Tous ces films récompensés ce soir, auréolés de leur gloire azuréenne, vont bientôt débouler dans les salles obscures. Alors pour vous aider à y voir plus clair, voici mon avis sur ceux que j’ai vu durant mon bref séjour cannois cette année. Et pour moi, je l’avoue, le jury ne s’est guère trompé.

Amour, de Michael Haneke: rien à dire, ou plutôt tant à dire sur cette Palme d’Or largement méritée. Le film de Haneke vous prend à la gorge et la sobriété renforce la profondeur de son propos. L’histoire de Georges et d’Anne, ces deux octogénaires amoureux et que la dépendance ne va pas parvenir à séparer, est non seulement d’une beauté prodigieuse mais aussi d’une intelligence inouïe. Haneke la filme en plans fixes, respectueux mais crus. Une émotion intense passe dans des dialogues apparemment banals (‘Tu es un monstre, mais tu es gentil’, ‘La lampe est cassée aussi’), et c’est souvent hors champ, dans l’esprit du spectateur, que l’action se déroule. Et les acteurs, Emmanuelle Riva en tête, sont proprement époustouflants.

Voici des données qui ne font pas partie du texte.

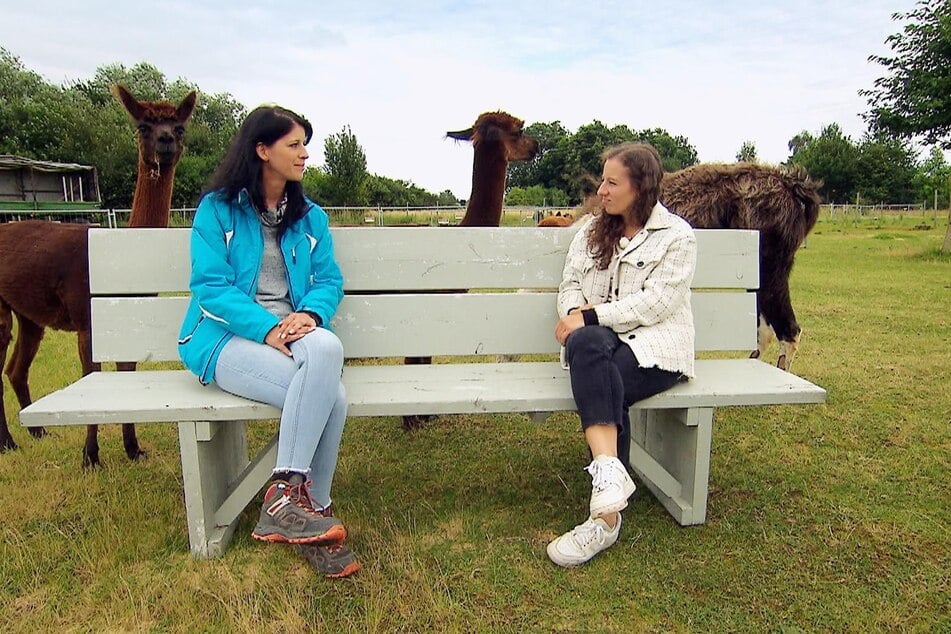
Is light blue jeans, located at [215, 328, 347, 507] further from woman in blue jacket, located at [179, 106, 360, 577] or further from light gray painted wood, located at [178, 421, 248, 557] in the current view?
light gray painted wood, located at [178, 421, 248, 557]

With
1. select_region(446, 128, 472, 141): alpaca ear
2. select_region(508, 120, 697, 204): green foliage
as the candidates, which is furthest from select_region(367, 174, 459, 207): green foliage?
select_region(446, 128, 472, 141): alpaca ear

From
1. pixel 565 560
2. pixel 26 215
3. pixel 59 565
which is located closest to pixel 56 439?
pixel 59 565

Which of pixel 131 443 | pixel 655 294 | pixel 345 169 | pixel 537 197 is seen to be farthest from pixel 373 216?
pixel 655 294

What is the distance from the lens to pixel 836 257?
14.8 meters

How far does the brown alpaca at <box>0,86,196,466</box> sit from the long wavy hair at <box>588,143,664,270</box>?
239 centimetres

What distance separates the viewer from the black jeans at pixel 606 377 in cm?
256

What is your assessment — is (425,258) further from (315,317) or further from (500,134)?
(500,134)

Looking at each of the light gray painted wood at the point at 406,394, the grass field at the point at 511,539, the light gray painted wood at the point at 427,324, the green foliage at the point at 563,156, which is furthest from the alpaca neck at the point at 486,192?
the green foliage at the point at 563,156

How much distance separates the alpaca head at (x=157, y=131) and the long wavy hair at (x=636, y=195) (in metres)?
2.55

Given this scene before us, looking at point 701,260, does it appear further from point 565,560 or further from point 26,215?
point 26,215

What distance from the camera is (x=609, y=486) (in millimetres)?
2463

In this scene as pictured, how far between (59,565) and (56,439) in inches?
63.2

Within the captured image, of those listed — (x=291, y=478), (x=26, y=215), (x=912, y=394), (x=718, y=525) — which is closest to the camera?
(x=291, y=478)

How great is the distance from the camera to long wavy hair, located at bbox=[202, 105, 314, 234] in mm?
2693
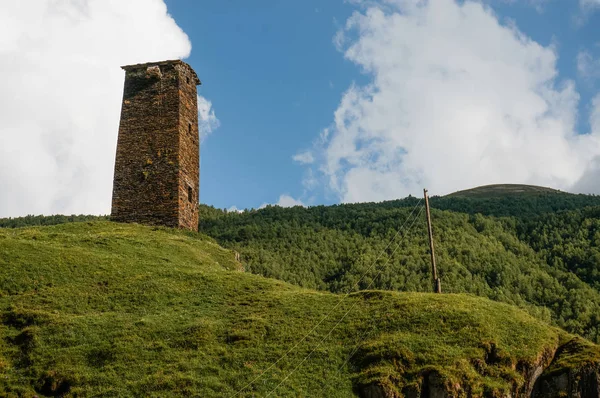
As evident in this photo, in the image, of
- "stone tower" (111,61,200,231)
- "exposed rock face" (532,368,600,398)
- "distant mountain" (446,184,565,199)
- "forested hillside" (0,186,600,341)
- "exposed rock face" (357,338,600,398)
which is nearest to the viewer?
"exposed rock face" (357,338,600,398)

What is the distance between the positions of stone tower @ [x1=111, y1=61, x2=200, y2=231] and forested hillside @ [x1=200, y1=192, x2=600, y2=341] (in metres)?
9.72

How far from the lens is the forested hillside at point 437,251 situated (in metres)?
41.2

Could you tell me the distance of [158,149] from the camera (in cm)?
3469

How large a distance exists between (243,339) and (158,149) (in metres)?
17.6

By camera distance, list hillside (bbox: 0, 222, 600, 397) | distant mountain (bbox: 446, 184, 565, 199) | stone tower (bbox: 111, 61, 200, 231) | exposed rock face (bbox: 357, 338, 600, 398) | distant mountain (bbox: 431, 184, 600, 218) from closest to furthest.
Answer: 1. exposed rock face (bbox: 357, 338, 600, 398)
2. hillside (bbox: 0, 222, 600, 397)
3. stone tower (bbox: 111, 61, 200, 231)
4. distant mountain (bbox: 431, 184, 600, 218)
5. distant mountain (bbox: 446, 184, 565, 199)

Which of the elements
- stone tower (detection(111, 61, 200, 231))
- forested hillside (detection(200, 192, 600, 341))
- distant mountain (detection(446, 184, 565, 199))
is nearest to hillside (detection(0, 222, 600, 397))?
stone tower (detection(111, 61, 200, 231))

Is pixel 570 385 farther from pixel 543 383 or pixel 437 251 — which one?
pixel 437 251

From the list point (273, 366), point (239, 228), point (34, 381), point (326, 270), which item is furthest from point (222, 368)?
point (239, 228)

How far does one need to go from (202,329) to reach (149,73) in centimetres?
2043

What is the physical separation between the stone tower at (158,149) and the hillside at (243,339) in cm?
899

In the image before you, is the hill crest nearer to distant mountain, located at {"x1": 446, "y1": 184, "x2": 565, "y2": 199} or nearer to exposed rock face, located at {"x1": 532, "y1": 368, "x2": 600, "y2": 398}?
distant mountain, located at {"x1": 446, "y1": 184, "x2": 565, "y2": 199}

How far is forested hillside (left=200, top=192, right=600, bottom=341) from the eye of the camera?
135 feet

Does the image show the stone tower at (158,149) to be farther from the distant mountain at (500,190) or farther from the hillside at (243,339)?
the distant mountain at (500,190)

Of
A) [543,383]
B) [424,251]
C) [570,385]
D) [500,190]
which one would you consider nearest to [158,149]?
[424,251]
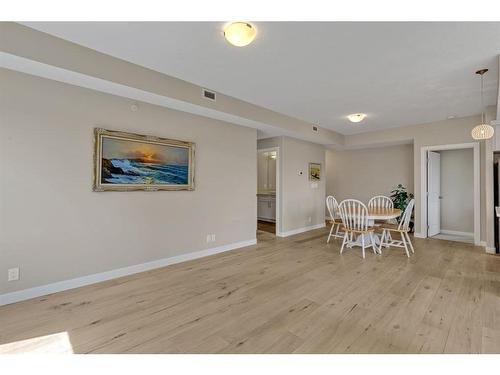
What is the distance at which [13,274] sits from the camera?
2506mm

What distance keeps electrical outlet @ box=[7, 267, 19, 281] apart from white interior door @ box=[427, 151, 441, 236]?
23.1 feet

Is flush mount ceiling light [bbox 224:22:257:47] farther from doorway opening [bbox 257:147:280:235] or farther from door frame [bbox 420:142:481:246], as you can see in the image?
doorway opening [bbox 257:147:280:235]

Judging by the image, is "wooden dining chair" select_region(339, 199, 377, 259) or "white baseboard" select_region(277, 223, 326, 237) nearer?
"wooden dining chair" select_region(339, 199, 377, 259)

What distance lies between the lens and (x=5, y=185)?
2443mm

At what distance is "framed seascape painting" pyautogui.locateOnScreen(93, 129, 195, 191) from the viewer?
3.04 meters

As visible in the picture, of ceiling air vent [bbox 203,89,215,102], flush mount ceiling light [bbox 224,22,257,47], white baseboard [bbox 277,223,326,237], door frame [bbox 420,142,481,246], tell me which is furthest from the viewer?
white baseboard [bbox 277,223,326,237]

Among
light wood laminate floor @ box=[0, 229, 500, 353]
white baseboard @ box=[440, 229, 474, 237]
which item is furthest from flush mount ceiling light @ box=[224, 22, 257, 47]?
white baseboard @ box=[440, 229, 474, 237]

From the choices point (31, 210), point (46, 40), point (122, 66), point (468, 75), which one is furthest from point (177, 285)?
point (468, 75)

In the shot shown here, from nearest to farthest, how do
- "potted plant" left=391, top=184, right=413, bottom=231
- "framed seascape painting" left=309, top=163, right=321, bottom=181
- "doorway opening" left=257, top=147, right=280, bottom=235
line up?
1. "potted plant" left=391, top=184, right=413, bottom=231
2. "framed seascape painting" left=309, top=163, right=321, bottom=181
3. "doorway opening" left=257, top=147, right=280, bottom=235

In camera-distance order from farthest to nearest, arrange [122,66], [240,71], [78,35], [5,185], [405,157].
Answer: [405,157]
[240,71]
[122,66]
[5,185]
[78,35]

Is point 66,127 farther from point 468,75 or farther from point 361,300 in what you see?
point 468,75

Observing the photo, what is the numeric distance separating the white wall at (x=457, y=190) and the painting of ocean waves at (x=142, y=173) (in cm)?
630
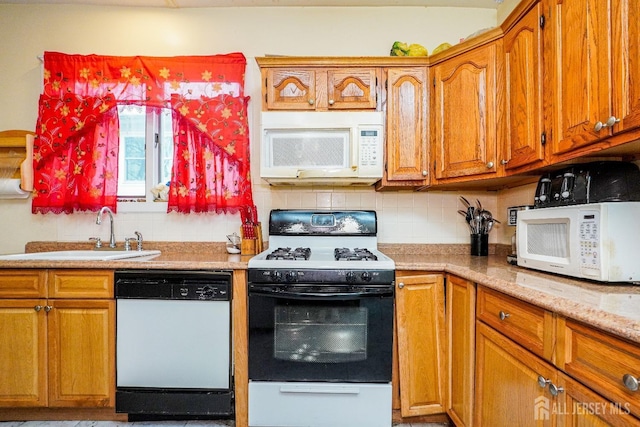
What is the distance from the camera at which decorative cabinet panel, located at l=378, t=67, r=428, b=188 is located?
2.00m

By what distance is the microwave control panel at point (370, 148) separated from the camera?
1954mm

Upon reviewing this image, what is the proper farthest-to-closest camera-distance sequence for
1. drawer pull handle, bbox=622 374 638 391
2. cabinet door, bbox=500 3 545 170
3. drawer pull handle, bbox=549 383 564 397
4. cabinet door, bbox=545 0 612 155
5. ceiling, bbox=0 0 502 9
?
ceiling, bbox=0 0 502 9 → cabinet door, bbox=500 3 545 170 → cabinet door, bbox=545 0 612 155 → drawer pull handle, bbox=549 383 564 397 → drawer pull handle, bbox=622 374 638 391

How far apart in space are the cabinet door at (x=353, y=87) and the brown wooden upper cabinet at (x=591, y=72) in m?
0.90

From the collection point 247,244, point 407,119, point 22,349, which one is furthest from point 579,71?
point 22,349

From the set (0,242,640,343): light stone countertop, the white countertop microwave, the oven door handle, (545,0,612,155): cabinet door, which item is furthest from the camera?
the white countertop microwave

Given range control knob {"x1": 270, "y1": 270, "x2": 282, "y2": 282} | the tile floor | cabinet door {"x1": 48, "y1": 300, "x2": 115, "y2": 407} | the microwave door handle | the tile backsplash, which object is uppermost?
the microwave door handle

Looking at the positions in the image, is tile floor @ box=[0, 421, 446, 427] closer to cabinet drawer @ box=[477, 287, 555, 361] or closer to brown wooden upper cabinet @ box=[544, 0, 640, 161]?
cabinet drawer @ box=[477, 287, 555, 361]

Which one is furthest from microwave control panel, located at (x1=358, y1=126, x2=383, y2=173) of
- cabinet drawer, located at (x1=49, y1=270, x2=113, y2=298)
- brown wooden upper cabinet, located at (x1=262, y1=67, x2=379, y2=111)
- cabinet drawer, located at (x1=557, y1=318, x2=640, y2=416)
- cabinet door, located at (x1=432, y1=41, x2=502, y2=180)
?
cabinet drawer, located at (x1=49, y1=270, x2=113, y2=298)

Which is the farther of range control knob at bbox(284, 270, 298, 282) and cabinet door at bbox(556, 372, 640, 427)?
range control knob at bbox(284, 270, 298, 282)

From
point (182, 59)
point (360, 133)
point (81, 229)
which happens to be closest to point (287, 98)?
point (360, 133)

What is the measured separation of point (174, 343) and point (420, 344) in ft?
4.33

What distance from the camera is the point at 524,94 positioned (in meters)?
1.54

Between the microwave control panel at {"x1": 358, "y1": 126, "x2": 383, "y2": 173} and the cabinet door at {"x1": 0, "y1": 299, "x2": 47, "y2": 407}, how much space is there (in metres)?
1.96

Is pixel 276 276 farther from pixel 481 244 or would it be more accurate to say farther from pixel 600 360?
pixel 481 244
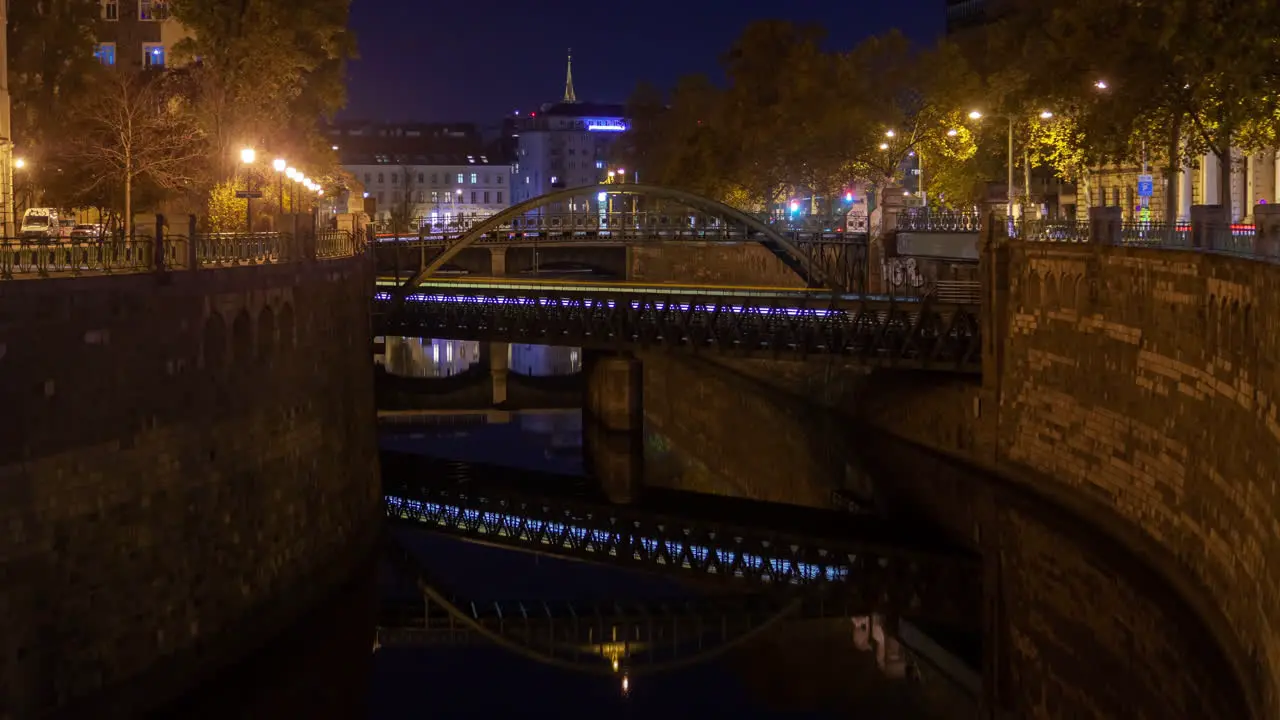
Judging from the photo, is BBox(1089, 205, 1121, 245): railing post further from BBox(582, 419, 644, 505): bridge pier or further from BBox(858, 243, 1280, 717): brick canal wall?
BBox(582, 419, 644, 505): bridge pier

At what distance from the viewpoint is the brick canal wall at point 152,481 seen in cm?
2272

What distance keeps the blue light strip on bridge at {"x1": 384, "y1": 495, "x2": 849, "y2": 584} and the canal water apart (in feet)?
0.80

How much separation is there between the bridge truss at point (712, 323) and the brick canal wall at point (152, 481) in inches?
776

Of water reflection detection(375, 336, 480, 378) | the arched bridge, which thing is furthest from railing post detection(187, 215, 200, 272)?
water reflection detection(375, 336, 480, 378)

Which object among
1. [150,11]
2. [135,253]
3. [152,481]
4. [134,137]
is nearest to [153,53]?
[150,11]

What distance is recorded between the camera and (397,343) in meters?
105

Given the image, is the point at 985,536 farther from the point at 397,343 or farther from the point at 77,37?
the point at 397,343

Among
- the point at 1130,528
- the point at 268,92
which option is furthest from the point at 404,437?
the point at 1130,528

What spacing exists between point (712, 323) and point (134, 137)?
76.9 ft

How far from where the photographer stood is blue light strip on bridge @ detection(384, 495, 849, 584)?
37.8 metres

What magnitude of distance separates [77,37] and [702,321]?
29801mm

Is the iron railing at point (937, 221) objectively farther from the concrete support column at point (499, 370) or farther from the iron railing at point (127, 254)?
the iron railing at point (127, 254)

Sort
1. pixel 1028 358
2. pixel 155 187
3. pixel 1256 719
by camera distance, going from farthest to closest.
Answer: pixel 155 187, pixel 1028 358, pixel 1256 719

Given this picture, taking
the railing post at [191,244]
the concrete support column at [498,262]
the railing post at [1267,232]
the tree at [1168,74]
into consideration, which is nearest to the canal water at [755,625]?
the railing post at [191,244]
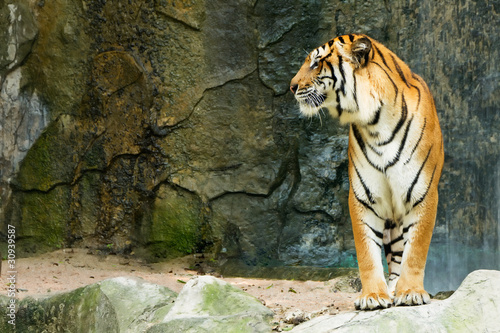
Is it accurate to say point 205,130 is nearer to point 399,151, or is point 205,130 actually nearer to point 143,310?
point 143,310

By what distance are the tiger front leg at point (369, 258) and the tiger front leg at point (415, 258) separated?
100 millimetres

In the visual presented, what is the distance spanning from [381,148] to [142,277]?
10.7 feet

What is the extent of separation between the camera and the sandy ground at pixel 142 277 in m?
4.95

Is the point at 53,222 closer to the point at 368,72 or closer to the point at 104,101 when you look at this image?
the point at 104,101

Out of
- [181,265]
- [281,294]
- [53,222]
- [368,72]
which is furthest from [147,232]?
[368,72]

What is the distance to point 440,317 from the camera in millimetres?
3363

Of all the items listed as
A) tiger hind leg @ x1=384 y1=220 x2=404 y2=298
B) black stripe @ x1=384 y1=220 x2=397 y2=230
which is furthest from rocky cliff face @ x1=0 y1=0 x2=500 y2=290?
black stripe @ x1=384 y1=220 x2=397 y2=230

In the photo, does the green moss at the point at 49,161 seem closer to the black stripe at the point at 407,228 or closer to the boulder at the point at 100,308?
the boulder at the point at 100,308

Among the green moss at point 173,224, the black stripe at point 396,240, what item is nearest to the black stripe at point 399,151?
the black stripe at point 396,240

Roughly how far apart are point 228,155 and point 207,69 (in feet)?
3.21

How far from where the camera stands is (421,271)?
3.60 m

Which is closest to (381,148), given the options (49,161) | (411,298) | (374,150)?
(374,150)

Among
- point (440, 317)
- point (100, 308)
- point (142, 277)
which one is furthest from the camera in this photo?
point (142, 277)

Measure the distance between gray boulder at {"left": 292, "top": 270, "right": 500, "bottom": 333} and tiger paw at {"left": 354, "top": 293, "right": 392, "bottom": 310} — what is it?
0.06 m
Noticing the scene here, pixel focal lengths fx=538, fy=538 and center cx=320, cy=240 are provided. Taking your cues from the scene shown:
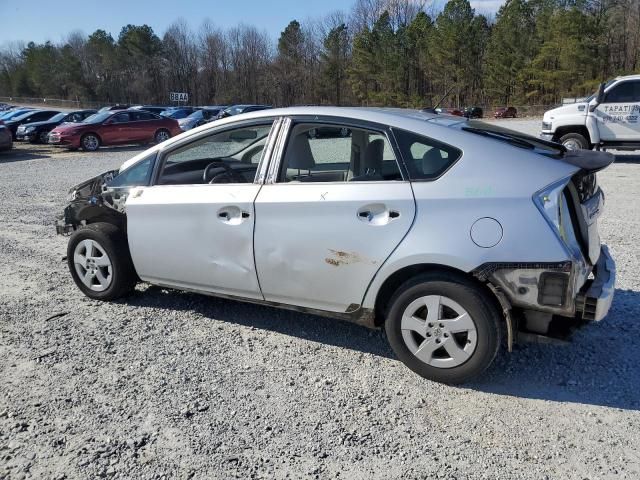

Au-delà des collines, de Cristian Mungiu: le réalisateur roumain de ‘Quatre Mois, trois semaines et deux jours’, Palme d’Or 2007 récolte cette année le prix du meilleur scénario tandis que ses deux interprètes feminines, Cosmina Stratan et Cristina Flutur, dont ce film marque les débuts au cinéma, reçoivent conjointement le prix d’interprétation féminine. Mungiu part, cette fois encore, d’un fait divers sordide (une jeune fille tuée par des religieux au cours d’un long exorcisme dans un couvent en Moldavie) et d’un lien indéfectible entre deux jeunes filles. L’une est entrée en religion, l’autre tente de lui faire admettre le sectarisme des pratiques de sa communauté, peut-être parce qu’elle aime trop son amie, mais peut-être aussi parce que c’est vrai, rout simplement. Mungiu vise juste. Il met en relief l’incompatibilité de l’amour sacré et de l’amour profane dans un style tellement réaliste que l’on sent le bois mouillé et les odeurs de renfermé de ce couvent moldave. Il déploie aussi une maîtrise absolue du rythme, de la photo, de l’émotion, et ce de la première scène (une étreinte trop sensuelle, entre deux trains, qui tout de suite, fait basculer le film dans une sorte d’étrangeté) à la dernière (une femme médecin qui parle du décès de la jeune fille, dans une lumière crue, avec des accents de colère dans la voix). Un film dérangeant et virtuose.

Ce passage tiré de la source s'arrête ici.